A sensação que me imprimes
ao espírito elevado
é gozo dos mais sublimes
que tenho experimentado.
Desejo que tu me estimes
quanto te sou devotado;
por teu amor, até crimes
te haveria perdoado.
Mas, se um dia resolveres
desfrutar outros prazeres,
que não terias comigo,
a verdade me revela,
que, embora sejas tão bela,
não maldirei meu castigo.
FREITAS, Eugênio. MEUS AIS Sonetos, quadras e trovas. Rio de Janeiro: Livraria São José, 1973. 129 p. 14 x 20.5 cm
Ex. bibl.
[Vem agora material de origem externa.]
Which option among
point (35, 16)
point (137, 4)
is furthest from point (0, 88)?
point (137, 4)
Antonio Miranda / doação do livreiro Brito – DF
ENLEVO
Na praia, em noite de lua,
nós dois, sentados na areia,
o encanto da maré cheia,
naquele avança-e-recua...
Em minha mão vibra a tua,
na compressão de uma veia;
teu hálito me incendeia
e gozos mil insinua.
Deténs o que se inicia...
Desfeita, agora, em zumbaias
e, ao mesmo tempo, arredia,
em negativas te espraias...
E, apesar da teimosia,
tocamos do enlevo as raias!
MUSA IDEAL
Relembro, ainda, o semblante
daquela moça bonita,
que, embora esteja distante,
em nosso afeto acredita.
Sabe que eu era inconstante,
e não lhe abate a desdita...
Agora, crédula amante,
maus pensamentos evita.
A minhas cartas atenta,
outros amores recusa
e os preconceitos enfrenta...
Feliz por ser minha musa,
não julga a sorte agourenta
e não se mostra confusa...
DOIS RITMOS
São dois compassos diversos,
quer te convenças quer não:
o privativo dos versos
e o da prosaica expressão.
Com teus sentidos imersos
nas regras da evolução,
evita esforços dispersos,
não te afadigues em vão...
Verás, um dia, que a Prosa
ao Verso não se equipara,
por mais corrente e formosa...
O Verso não se mascara;
graficamente, não goza
de outra aparência, mais rara...
T R O V A S
I
Que eu faça, um dia, uma trova
que, embora simples, agrade!
E eu veja, em frase mais nova,
alguma antiga verdade...
II
De quatro versos formada,
de sete sílabas só,
a trova a todos agrada
e eleva todos do pó...
III
A trova é luz repentina,
no claro-escuro da mente;
traduz mensagem divina,
que só transmite quem sente.
XIV
A Humanidade, que é cega
(já no Corão se aprendia),
ao transitório se apega
e o eterno negligencia.
XV
Salta de todos à vista,
não são palavras à-toa:
mérito algum se conquista,
apenas se aperfeiçoa.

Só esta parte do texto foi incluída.